Sean Rad, chief executive officer of Tinder Inc., speaks during the Rise conference in Hong Kong, China, on Wednesday, July 11, 2018. The conference runs through July 12. 
Anthony Kwan | Bloomberg | Getty Images

Online dating company Match Group and its owner IAC/InterActiveCorp has filed a lawsuit accusing Sean Rad, a former employee known for co-founding the popular dating service Tinder, of secretly copying company files and other proprietary information.

The lawsuit, filed in state court in Manhattan on Tuesday evening, came six months after Rad and other Tinder co-founders sued IAC, accusing it of undervaluing Tinder to avoid paying them billions of dollars.

Tinder is one of several dating services under the umbrella of Match Group, which is mostly owned by IAC.

The lawsuit claims at least $250 million in damages.

IAC and Match's complaint alleged that, in violation of an employment agreement, over several years Rad created backups of internal emails, forwarded company emails to a personal email address, and directly copied company files that included "highly sensitive, non-public information concerning his employers business strategies and plans."
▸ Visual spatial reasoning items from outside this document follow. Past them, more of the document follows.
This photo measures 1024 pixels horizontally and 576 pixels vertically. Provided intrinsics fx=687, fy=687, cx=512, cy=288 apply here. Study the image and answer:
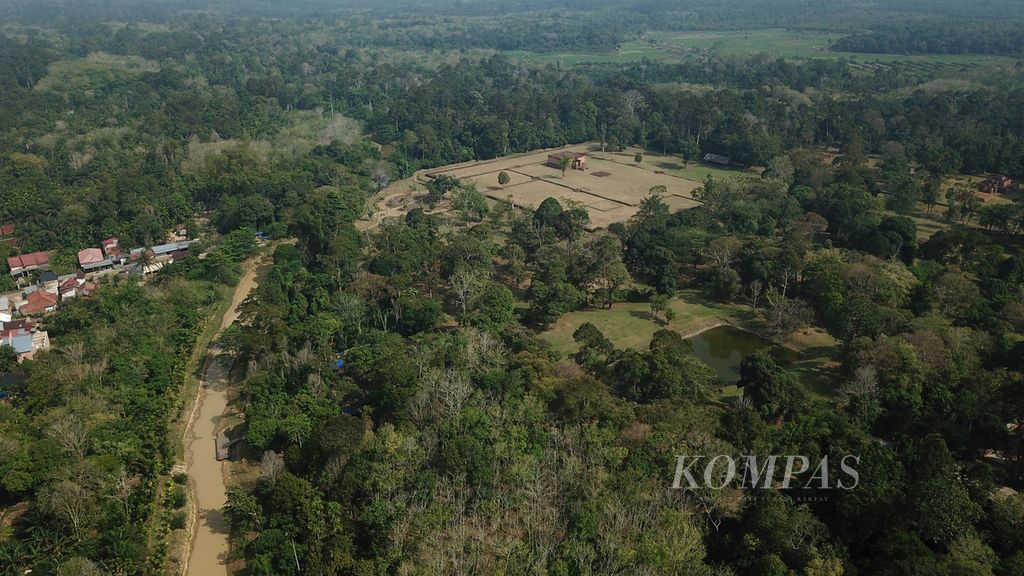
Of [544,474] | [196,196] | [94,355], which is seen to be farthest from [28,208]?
[544,474]

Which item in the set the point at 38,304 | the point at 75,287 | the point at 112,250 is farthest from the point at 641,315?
the point at 112,250

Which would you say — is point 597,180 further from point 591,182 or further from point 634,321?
point 634,321

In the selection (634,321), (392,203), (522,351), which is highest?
(522,351)

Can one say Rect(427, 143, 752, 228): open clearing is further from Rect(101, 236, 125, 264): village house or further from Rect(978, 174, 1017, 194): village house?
Rect(101, 236, 125, 264): village house

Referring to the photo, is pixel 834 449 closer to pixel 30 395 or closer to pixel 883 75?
pixel 30 395

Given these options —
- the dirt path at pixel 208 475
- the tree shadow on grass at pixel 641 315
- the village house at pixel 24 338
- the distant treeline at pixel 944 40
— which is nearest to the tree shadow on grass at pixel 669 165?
the tree shadow on grass at pixel 641 315

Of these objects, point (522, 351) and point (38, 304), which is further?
point (38, 304)

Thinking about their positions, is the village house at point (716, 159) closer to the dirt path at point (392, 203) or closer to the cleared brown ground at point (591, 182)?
the cleared brown ground at point (591, 182)
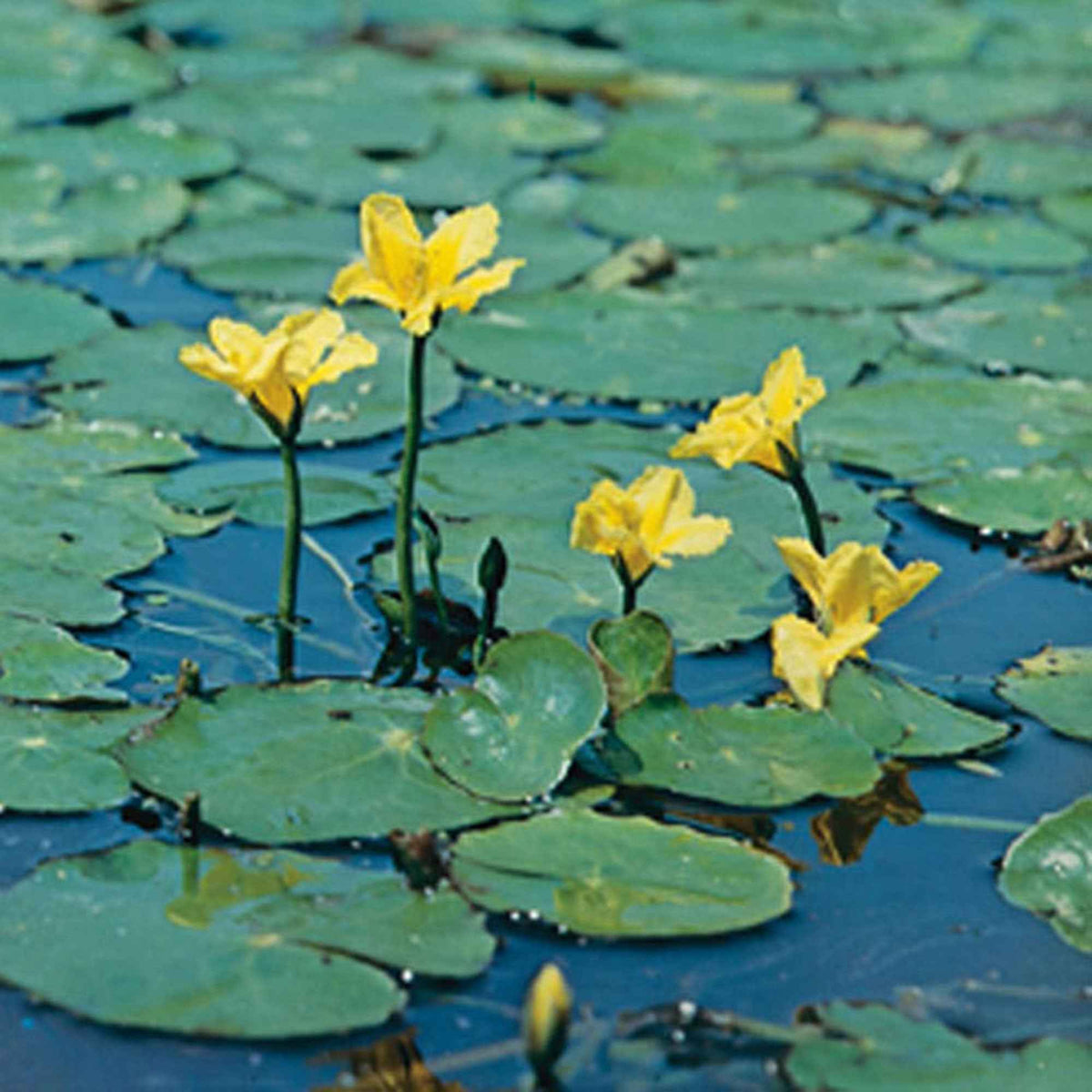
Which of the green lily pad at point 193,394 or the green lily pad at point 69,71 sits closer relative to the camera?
the green lily pad at point 193,394

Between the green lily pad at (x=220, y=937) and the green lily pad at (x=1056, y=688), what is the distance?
3.22 feet

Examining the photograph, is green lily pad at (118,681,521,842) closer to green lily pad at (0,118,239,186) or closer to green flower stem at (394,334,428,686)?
green flower stem at (394,334,428,686)

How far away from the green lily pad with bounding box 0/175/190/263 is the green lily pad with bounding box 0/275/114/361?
30cm

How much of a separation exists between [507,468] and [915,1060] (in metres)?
1.61

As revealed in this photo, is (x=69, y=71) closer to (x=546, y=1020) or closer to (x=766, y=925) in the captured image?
(x=766, y=925)

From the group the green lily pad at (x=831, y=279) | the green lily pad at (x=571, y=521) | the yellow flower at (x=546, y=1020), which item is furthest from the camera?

Orin Snyder, a lawyer for Los Angeles-based Rad, said in a statement that the lawsuit was "ridiculous" because Rad's employment contract allowed him back up his email.

"Do IAC and Match really think the jury won't see right through this desperate act of retaliation?," Snyder said.

Rad's lawsuit against IAC and Match, filed in August in state court in Manhattan, alleged the companies deliberately undervalued the Tinder dating app to limit how much money he and other employees could make from exercising stock options. IAC and Match denied the allegations.